Closing the door on opening the books
New York state tax officials last week closed a loophole that could have revealed the identities of rich buyers who use shell companies to purchase luxury condominiums in New York City.
The loophole was the result of a law passed in September that targeted nearby Rockland County where homeowners suspected neighbors were using LLCs to illegally subdivide homes. Real estate industry insiders feared it could be interpreted to force anonymous condo purchasers in New York City, such as celebrities and the ultra-rich, to disclose their names and addresses.
The state Department of Taxation and Finance issued guidance clarifying that the law was intended to “apply to sales of a residential building with 1 to 4 dwellings, not the sale of individual condo units[.]” Read more from Curbed.
The guidance stands in contrast to a bill recently passed by the U.S. House of Representatives in October. The Corporate Transparency Act would require corporations and LLCs to reveal their ultimate beneficial owners to the federal government. It awaits a vote in the Senate.
In other steps taken by the federal government to increase transparency in the industry, the Financial Crimes Enforcement Network announced an extension of its investigation into whether wealthy foreign buyers are using shell companies to buy luxury real estate in all-cash deals. FinCEN’s initial investigation began nearly four years ago and focused on high-end deals in Manhattan and Miami. It has since expanded to include 12 U.S. cities.
Luxury goods and the Fifth Anti-Money Laundering Directive
A recent report by Transparency International highlighted how criminals use the U.K. to invest corrupt wealth into luxury property, yachts, jets and art, to the tune of at least £17.6 million over the last 30 years.
As a result, the scope of regulations over the luxury goods market under the Fifth Anti-Money Laundering Directive (5MLD) has been expanded. Art intermediaries must comply with Money Laundering Regulations 2017 for transactions of €10,000 for all forms of payments, not just cash.
In addition, customers paying for goods with pre-paid cards must be subjected to identity checks for transactions over €150 made directly in a shop or €50 or above made online, and enhanced due diligence measures are required for transactions involving high-risk countries such as Iran.
FinCEN designates Iran as ‘primary money laundering concern’
The U.S. Financial Crimes Enforcement Network (FinCEN) recently issued a final rule designating Iran as a primary money laundering concern pursuant to Section 311 of the USA PATRIOT Act.

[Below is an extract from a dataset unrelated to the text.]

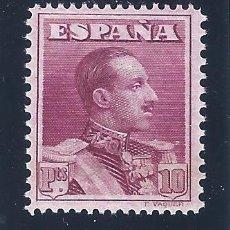 Sellos: EDIFIL 323 ALFONSO XIII. TIPO VAQUER 1922-1930 (VARIEDAD...ERROR COLOR). LUJO. MNH **. Lote 120694563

The ruling requires financial institutions in the U.S. to implement safeguards that will prevent the use of correspondent bank accounts on behalf of Iranian FI’s and prohibits the processing of transactions involving Iranian banks.
The U.S. government accused Iran of using humanitarian trade to evade sanctions in order to launder money and facilitate terrorism abroad. It therefore created a mechanism to provide transparency by requiring FI’s to conduct enhanced due diligence “to mitigate the higher risks associated with transactions involving Iran,” according to a Treasury Department release.